Hi there,
I had a bit of a play on the weekend and was able to get the search results using the following approach(note that this was for a Windows application, rather than a web app):
I had a hidden WebBrowser control that I passed in the search URL:
- Code: Select all
<YourPath>/Default.htm#search-<YourSearchQuery>
Once the document was loaded, I found the <ul> element with the id attribute value of "resultList". This element contains all of the search information and looks something like this:
- Code: Select all
<ul id="resultList"><li><h3 class="title"><a href="#Tech Writing Procedures/Automated Builds.htm?Highlight=Automated Build"><b>Automated</b> <b>Build</b>s</a></h3><div class="description">The technical documentation is automatically built and published each night at 5 pm. Overview of the <b>Build</b> Process The overnight <b>build</b> currently performs the following tasks: Author-it documents are built. Flare documents are built. The documents are uploaded to Overnight<b>Build</b> folder. The document ...</div><div class="url"><cite>Tech Writing Procedures/Automated Builds.htm</cite></div></li>
</ul>
There is one <li> child element per search result. This contains the following child elements:
<h3> - The title and URL for the topic (I think this is what you need)

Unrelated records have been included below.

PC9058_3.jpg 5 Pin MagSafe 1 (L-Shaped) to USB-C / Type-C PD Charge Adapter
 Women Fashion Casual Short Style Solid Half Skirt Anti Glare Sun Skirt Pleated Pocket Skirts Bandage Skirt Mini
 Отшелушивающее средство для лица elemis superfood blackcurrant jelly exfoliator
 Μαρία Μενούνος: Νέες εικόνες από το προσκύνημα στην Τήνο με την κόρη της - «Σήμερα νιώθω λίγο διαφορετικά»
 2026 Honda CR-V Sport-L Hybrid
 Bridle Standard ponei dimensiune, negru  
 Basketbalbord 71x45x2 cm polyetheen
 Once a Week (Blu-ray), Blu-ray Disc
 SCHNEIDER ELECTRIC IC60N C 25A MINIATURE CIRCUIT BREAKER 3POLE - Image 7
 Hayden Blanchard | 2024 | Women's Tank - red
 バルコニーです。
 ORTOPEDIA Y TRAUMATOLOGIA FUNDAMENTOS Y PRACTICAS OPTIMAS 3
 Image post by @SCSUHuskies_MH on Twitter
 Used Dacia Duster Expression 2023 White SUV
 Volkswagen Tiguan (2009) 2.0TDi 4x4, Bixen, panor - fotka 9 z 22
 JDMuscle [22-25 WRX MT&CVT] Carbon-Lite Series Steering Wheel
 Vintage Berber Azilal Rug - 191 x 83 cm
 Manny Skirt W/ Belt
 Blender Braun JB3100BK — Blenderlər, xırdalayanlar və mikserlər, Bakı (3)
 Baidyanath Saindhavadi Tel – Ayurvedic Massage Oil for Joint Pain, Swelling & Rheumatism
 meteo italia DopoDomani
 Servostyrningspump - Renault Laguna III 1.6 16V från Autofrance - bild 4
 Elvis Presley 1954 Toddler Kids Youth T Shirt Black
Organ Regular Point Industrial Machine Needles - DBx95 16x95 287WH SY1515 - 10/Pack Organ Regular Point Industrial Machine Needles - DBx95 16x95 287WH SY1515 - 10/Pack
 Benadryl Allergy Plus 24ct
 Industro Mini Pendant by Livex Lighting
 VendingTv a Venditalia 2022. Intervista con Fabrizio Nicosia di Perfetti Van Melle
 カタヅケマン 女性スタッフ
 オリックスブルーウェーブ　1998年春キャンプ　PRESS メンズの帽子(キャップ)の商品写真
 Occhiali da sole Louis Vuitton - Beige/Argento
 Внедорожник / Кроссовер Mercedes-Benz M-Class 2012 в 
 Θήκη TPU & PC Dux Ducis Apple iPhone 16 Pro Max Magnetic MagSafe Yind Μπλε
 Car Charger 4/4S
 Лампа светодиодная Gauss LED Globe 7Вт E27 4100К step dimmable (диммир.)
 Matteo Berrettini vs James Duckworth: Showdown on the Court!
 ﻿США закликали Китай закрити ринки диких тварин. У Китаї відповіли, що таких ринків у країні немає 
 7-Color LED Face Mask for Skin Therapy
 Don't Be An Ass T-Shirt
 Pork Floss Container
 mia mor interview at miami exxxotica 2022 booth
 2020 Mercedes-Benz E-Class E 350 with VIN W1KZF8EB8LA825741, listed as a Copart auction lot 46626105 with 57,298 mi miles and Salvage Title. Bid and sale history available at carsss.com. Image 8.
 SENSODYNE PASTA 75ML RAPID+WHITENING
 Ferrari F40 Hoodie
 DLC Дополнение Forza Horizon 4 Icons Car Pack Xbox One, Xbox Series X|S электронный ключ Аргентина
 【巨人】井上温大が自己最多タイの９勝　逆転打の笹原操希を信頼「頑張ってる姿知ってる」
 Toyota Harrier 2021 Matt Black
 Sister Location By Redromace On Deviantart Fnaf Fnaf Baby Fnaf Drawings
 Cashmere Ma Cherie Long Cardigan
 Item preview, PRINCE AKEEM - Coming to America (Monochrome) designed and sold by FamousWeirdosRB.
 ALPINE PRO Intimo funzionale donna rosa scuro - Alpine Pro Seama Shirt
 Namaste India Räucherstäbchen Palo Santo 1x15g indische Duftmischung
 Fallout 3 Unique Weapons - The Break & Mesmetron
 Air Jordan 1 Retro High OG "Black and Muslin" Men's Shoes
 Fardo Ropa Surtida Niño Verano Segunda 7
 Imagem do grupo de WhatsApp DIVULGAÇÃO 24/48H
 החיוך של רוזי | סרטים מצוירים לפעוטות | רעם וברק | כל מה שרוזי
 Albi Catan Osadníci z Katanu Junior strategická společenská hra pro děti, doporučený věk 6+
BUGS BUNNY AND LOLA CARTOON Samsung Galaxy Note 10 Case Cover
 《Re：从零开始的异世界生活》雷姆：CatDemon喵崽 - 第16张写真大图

<div> - The meta description or the first paragraph of the topic if no meta description has been set.
From there, it was simply a case of iterating through each <li> child element and extracting the required information.
At this point I should probably point out that I am a Technical Writer that does a bit of development work on the side. Being a self-taught coder, there is probably a more elegant way to extract this information that I am not aware of. However, the above does work, so at least there is one option.
"In an ideal world, software should be simple, well designed, and completely intuitive to end users. In the real world, good documentation is king."